There is one garden chore that I am ambivalent about. This is my very long, wrap around, laurel hedge ( Prunus laurocerasus). I have been pruning it since 1986. In 1992 I decided to achieve the "Holy Grail" of pruning by using only secateurs (above right). It took me a week. Since then I have found that if I do it now I only have to do it once in the year. I don't use electric hedge clippers as they don't cut off all the leaves or some of the thicker stems. These yellow in a few weeks and the hedge is unsightly. I use hand hedge clippers, which this year I had sharpened. It will take two days of this Victoria Day weekend.
Mystery Peony
Friday, May 19, 2006
 In the mid 1990s my neighbourhood was in flux.
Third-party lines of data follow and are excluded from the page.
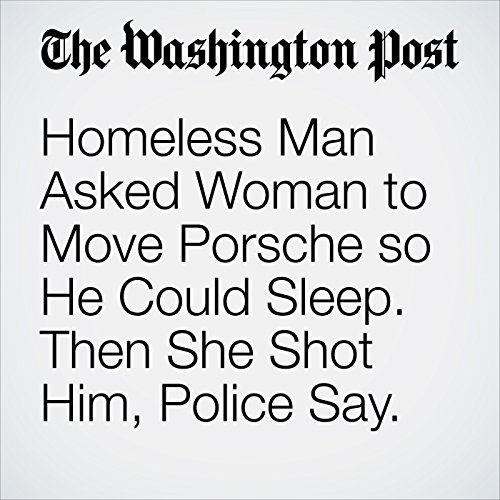 Homeless Man Asked Woman to Move Porsche so He Could Sleep. Then She Shot Him, Police Say. copertina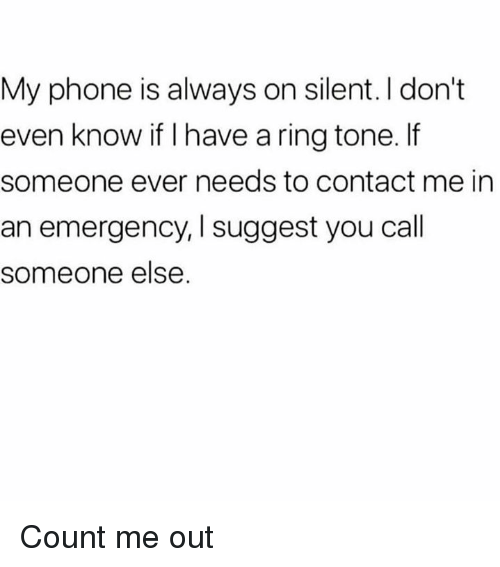 Dank, Phone, and 🤖: My phone is always on silent. I don't  even know if I have a ring tone. If  someone ever needs to contact me in  an emergency, I suggest you call  someone else Count me out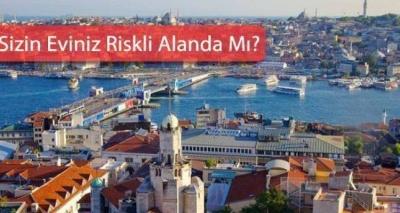 İstanbul'da Riskli Alan İlan Edilen Yerler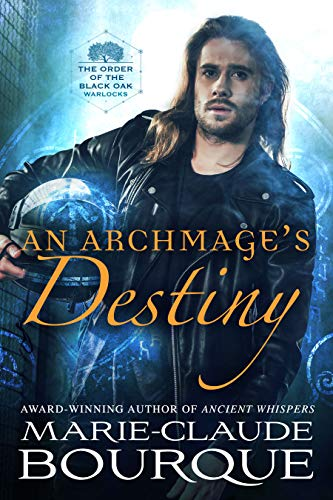 An Archmage's Destiny (The Order of the Black Oak - Warlocks Book 4)  Marie-Claude Bourque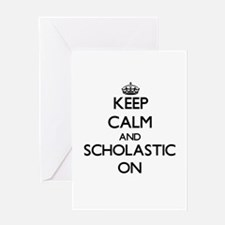 Keep Calm and Scholastic ON Greeting Cards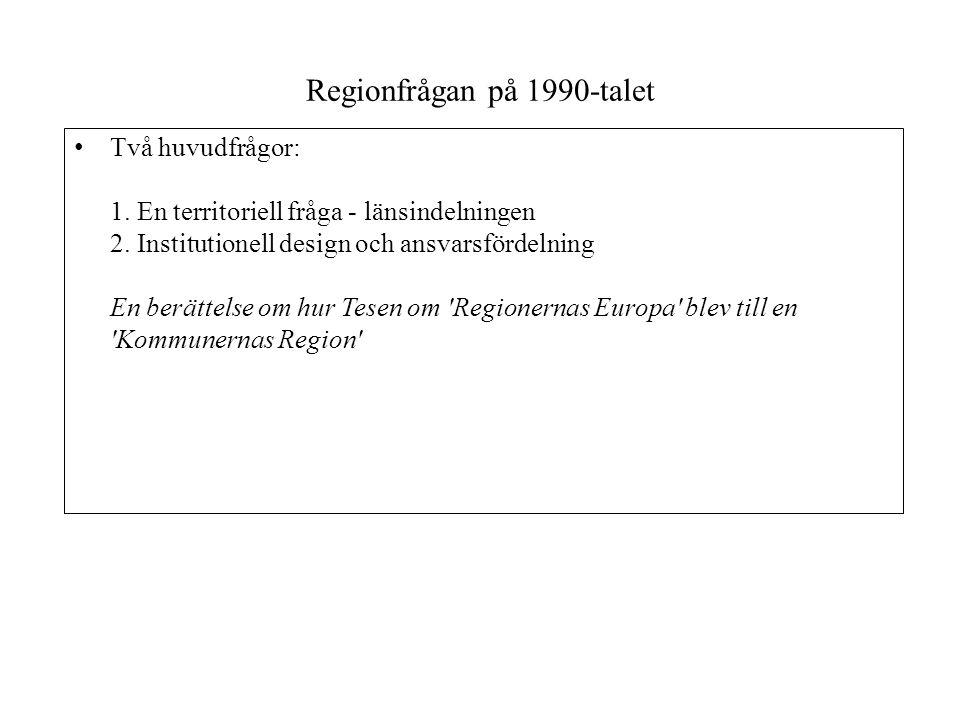 Regionfrågan på 1990-talet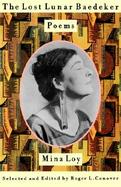 The Lost Lunar Baedeker Poems of Mina Loy cover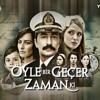 Download Oyle Bir Gecer Zaman Ki - Jenerik - موسيقى مقدمة (تتر) مسلسل على مر الزمان Mp3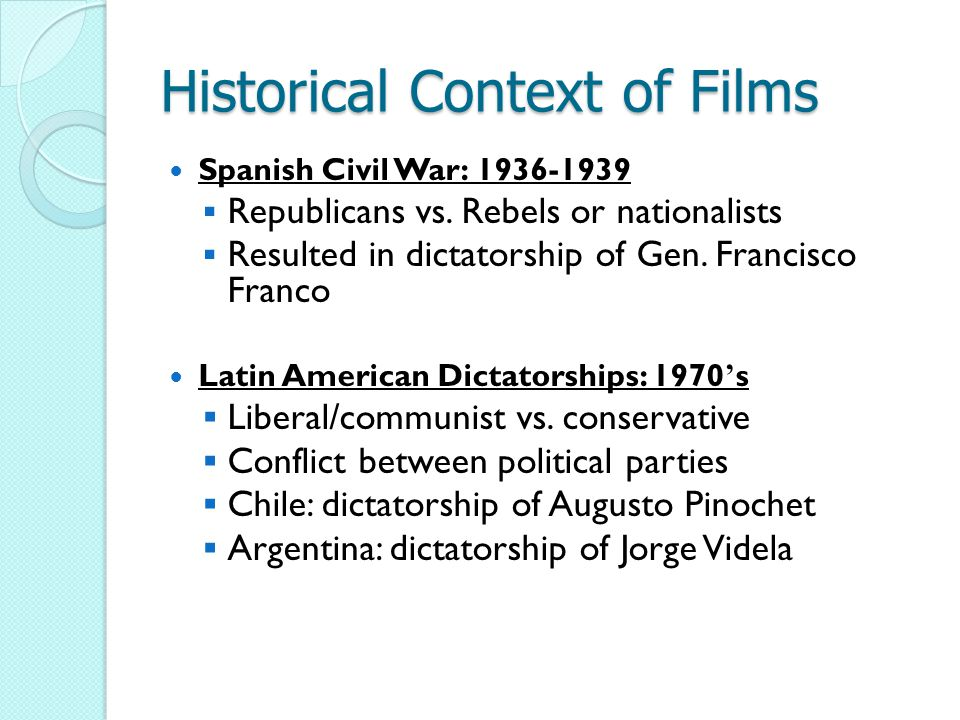Historical Context of Films Spanish Civil War: 1936-1939  Republicans vs.
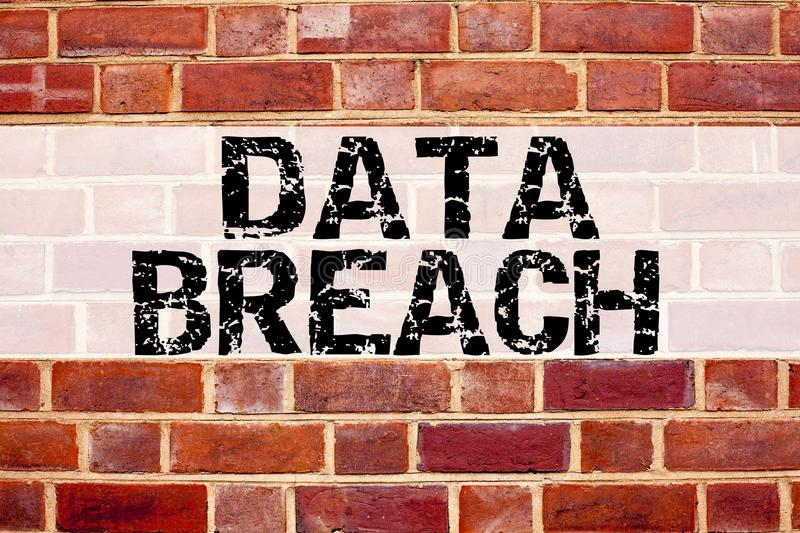 Conceptual announcement text caption inspiration showing Data Breach. Business concept for Tech Internet Network Breaking into Dat. Abase written on old brick stock images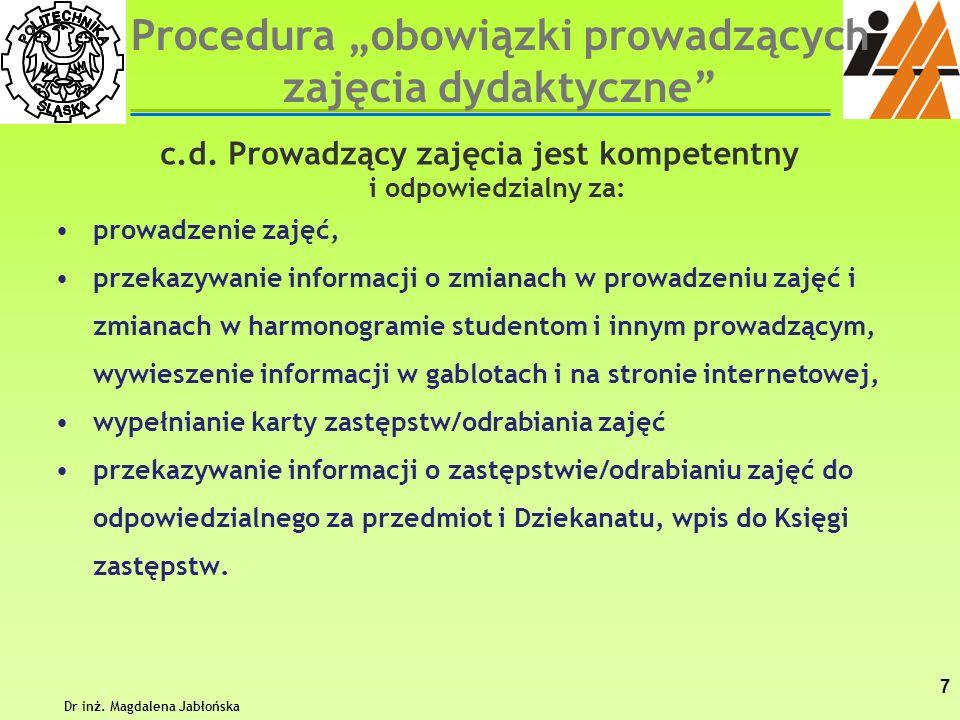 Procedura obowiązki prowadzących zajęcia dydaktyczne c.d. Prowadzący zajęcia jest kompetentny i odpowiedzialny za: prowadzenie zajęć, przekazywanie in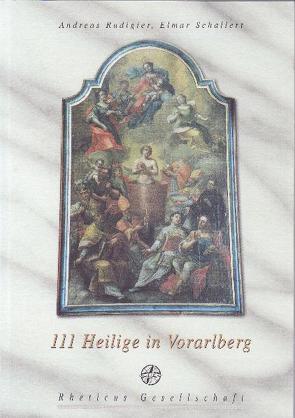 111 Heilige in Vorarlberg von Rheticus Gesellschaft, Rudigier,  Andreas, Schallert,  Elmar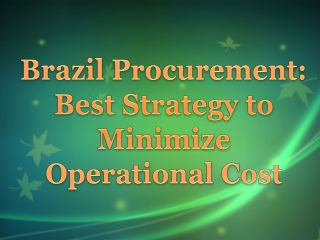 Brazil Procurement: Best Strategy to Minimize Operational Cost
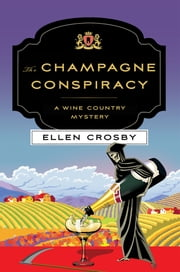 The Champagne Conspiracy - A Wine Country Mystery ebook by Ellen Crosby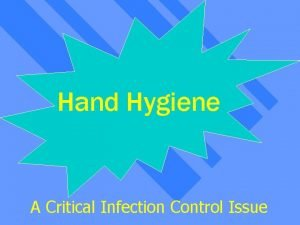 Hand Hygiene Handwashing A Critical Infection Control Issue
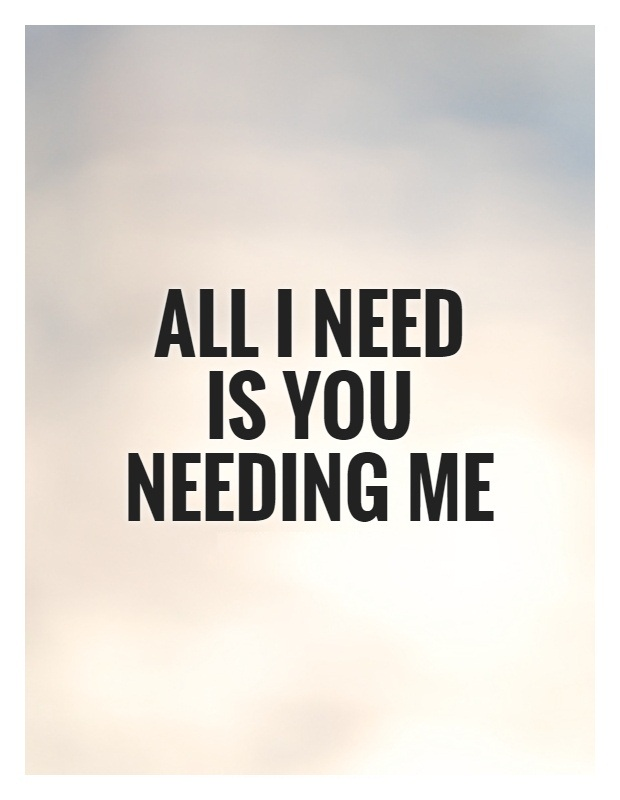 I Need You Quotes All i need is you needing me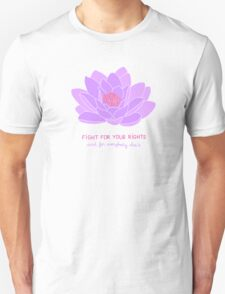 Fight for your Rights (and for Everybody Else's) - Purple Water Lily Unisex T-Shirt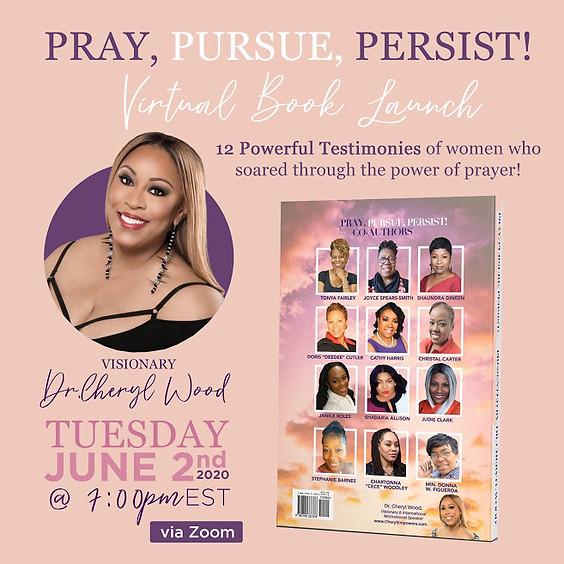 Pray, Pursue, Persist! Virtual Book Launch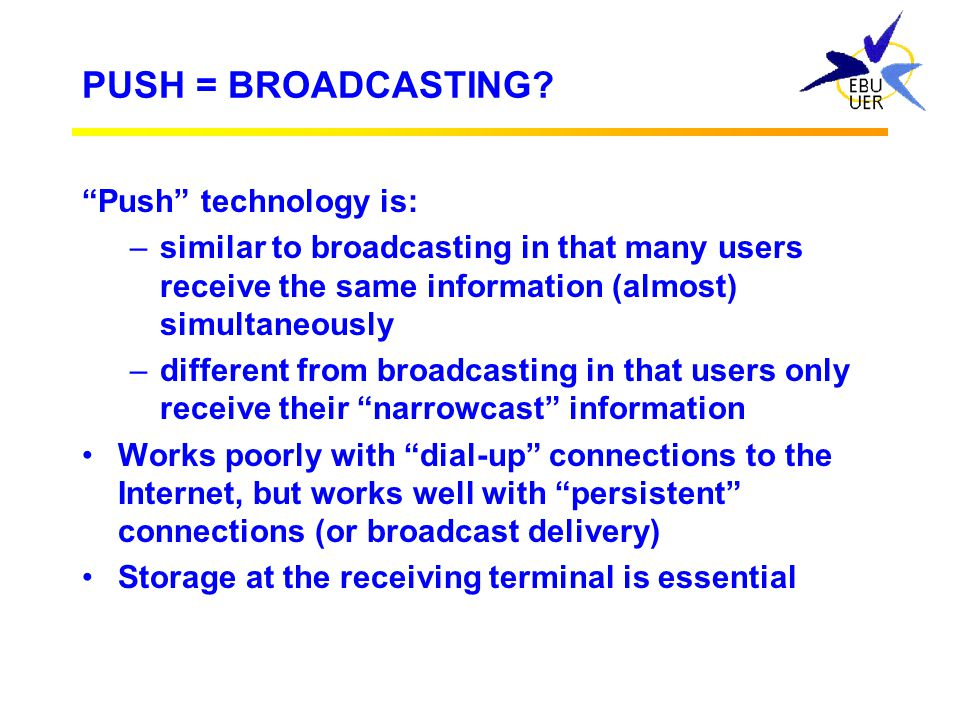 PUSH = BROADCASTING Push technology is: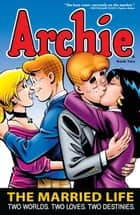Archie: The Married Life Book 2 ebook by Paul Kupperberg, Norm Breyfogle, Tim Levins,...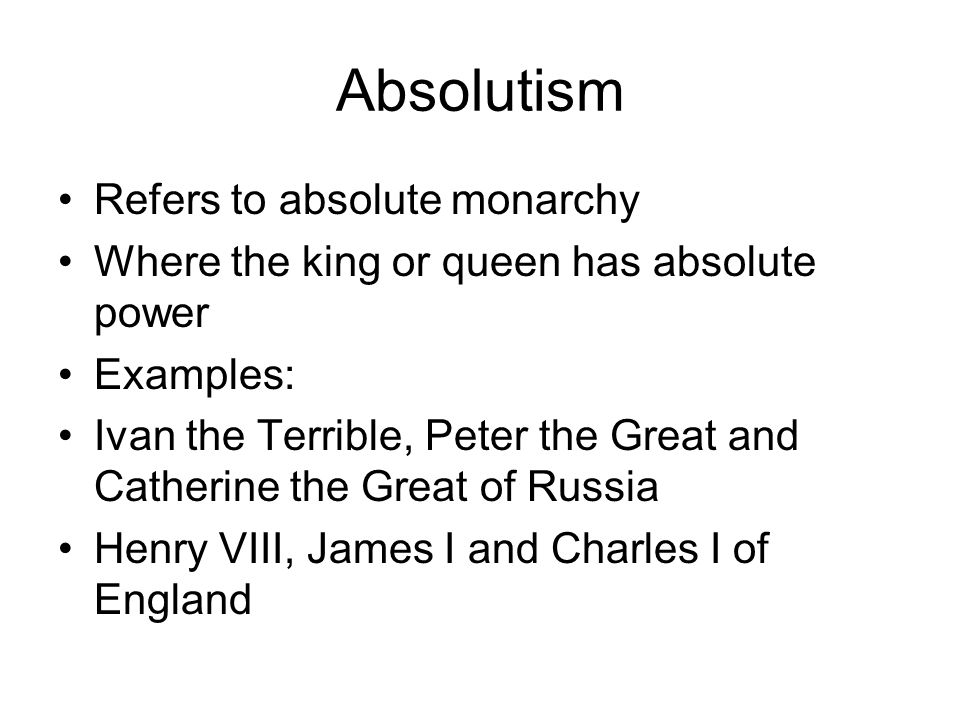 Absolutism Refers to absolute monarchy
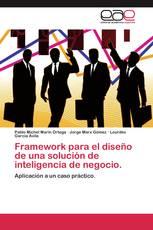 Framework para el diseño de una solución de inteligencia de negocio.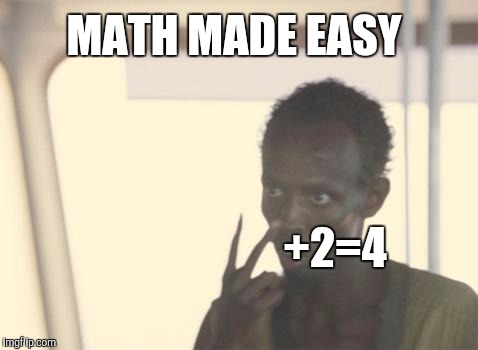 Math made easy | +2=4 MATH MADE EASY | image tagged in memes,i'm the captain now,lol,math teacher,funny memes | made w/ Imgflip meme maker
Older people who had gardened for years sold their houses which were then torn down to be replaced by bigger houses with smaller gardens that were supposed to be maintenance free. In those days contractors did not understand the value of the old plants in the gardens so I was able to remove many of them (with the contractors' blessing)and bring them home in a wheel barrow. There are many plants in my garden that remind me of the houses they came from or of the people who lived in them. I have a spirea from the garden across the street, where Mrs. Alm used to live. In hot summers, when the crows would make noise during her siesta, Mrs. Alm would come out and clap in a futile gesture as the crows never paid attention to her. My first hosta ever, a huge green one, came from a house on 43 Avenue and Hudson that had one of the most beautiful blue spruces I had ever seen. Since I have never found out its cultivar name of the hosta (probably Hosta 'Elata') I have always called it Hosta '43d & Hudson' For about 5 years an orange and red rose from Cartier Street had the name Rosa 'Cartier' until one day Brad Jalbert (from Select Roses in Langley) identified it as Rosa 'All That Jazz'. Rosemary has come to love it in spite of its lurid orange/red colour. Rebecca wants one. But one of the mystery guests of my garden is a peony tree that has very fragrant and large dark red flowers with white streaks. I know nothing about peonies so I have never identified it. In good years we got one to three blooms. A couple of years ago we had to remove a dying juniper hedge from the lane wall and since there is now a lot more sun coming in, the mystery peony is in full bloom today. I counted 12 flowers. I find that I don't grieve for that beautiful blue spruce on 43d and Hudson Street. The new owners(who must have been young and patient) planted a Magnolia grandiflora. It has taken 10 years for the tree to grow and to finally bloom. The scent of Magnolia grandiflora's (called the Southern Magnolia) very large and very white flowers is sublime. Other scents I love are: 1. Rhododendron luteum2. Rosa 'Fair Bianca'3. old fashioned sweet peas Select Roses
Rhododendron luteum
Thursday, May 18, 2006
 Rhododendron luteum was first described by Linneus in 1753 as Azalea lutea because of its yellow flowers. Recently azaleas, formerly thought to be first cousins of rhododendrons, have entered as full fledged rhododendrons and are no longer called azaleas. This scan of the flowers of the Rhododendron luteum from my garden show some spent flowers. I am showing them for a reason. The large tree-like bush (large because I calculate that my specimen must be 40 years old) begins to bloom around May 6 but by May 16 many of the flowers begin to wither. It is at this stage when the unusually sweet scent of luteum becomes even more so. The combination of a hot evening and the overipeness of the flowers is one of the spring pleasures of my garden.